The Agile Choice Can Be Your First Choice

Let’s say your company has a great software application. It could be a revenue-generating product or an internal workgroup solution. Either way, the business is asking for an enhancement — not just any enhancement. They want to implement a completely new feature set.

You ask lots of questions to determine basic information like:

  • Target users
  • Information sources
  • Analysis algorithms
  • Data volumes
  • Reporting needs

In the end, it becomes clear that the business doesn’t have all the answers. They know they need to do something to remain competitive, keep customers, and reduce costs but the details are murky. What should you do?

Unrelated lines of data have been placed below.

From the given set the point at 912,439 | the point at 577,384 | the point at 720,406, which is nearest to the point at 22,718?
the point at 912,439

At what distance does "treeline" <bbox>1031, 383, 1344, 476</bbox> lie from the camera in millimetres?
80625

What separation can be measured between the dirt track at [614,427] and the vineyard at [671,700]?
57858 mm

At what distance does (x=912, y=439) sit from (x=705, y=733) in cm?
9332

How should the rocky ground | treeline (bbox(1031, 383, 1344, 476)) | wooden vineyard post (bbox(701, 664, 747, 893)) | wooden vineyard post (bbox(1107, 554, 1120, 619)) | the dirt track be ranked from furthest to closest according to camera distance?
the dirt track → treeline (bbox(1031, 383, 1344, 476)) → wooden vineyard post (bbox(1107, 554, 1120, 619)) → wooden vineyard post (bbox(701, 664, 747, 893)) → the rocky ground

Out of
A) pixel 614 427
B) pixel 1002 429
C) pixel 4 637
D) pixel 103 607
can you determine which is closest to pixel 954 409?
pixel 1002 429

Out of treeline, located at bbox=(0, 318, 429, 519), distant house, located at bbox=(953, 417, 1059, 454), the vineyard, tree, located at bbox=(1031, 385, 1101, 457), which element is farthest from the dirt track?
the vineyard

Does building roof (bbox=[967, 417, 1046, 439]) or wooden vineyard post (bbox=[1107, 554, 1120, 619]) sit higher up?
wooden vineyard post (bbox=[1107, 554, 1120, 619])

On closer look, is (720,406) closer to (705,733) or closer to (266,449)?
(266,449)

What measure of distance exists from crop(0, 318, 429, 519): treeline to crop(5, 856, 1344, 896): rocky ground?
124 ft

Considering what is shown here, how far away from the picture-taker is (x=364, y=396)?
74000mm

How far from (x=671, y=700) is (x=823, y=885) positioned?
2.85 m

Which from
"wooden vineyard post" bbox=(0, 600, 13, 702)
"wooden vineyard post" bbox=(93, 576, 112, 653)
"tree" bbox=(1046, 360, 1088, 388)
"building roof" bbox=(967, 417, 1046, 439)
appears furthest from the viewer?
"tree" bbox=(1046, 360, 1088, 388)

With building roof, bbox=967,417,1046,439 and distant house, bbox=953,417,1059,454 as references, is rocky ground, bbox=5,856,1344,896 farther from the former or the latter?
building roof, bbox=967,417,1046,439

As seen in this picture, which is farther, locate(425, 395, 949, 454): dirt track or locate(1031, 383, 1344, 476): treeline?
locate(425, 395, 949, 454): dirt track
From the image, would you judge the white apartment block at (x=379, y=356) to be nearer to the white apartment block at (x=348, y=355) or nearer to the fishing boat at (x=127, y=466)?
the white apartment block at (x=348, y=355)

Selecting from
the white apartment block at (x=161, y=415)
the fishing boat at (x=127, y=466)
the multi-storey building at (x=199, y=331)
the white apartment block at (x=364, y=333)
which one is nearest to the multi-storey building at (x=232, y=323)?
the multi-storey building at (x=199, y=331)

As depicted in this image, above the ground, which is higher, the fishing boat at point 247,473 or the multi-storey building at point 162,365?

  1. Keep asking questions. Cast a wider net and involve more people. More business analysis should deliver a better definition. Makes sense but could eat up lots of time. Time you probably don’t have. [This is not very agile.]
  2. Conduct competitive analysis coupled with focus groups. It might work as focus groups are frequently used to help determine software characteristics. Unfortunately, they won’t help if the users don’t know what they don’t know. [This is not agile either.]
  3. Take your best shot. Write an elaborate requirements document; develop detailed use cases; get the business to sign-off; build it; ship it; done. While this approach is quite common, there is a high risk of delivering what the business requested but not what the business needs. [This is anti-agile.]
  4. Employ a minimalist approach. Zero in on the highest-priority and best-defined needs. Deliver the essential feature set and call it “beta”. Gather test feedback and refine the solution. This will work if you can get real people to run the beta software in real situations. [This is not exactly agile, but getting closer.]
  5. Go with #4 but skip the “beta” label. Get the essential feature set out fast. Listen intently to the user feedback and keep delivering refinements every few weeks. [This is the most agile approach.]

Is #5 the right choice for every situation? No, but it can be your first choice in every situation. Get the business to rationalize why the most agile approach won’t work.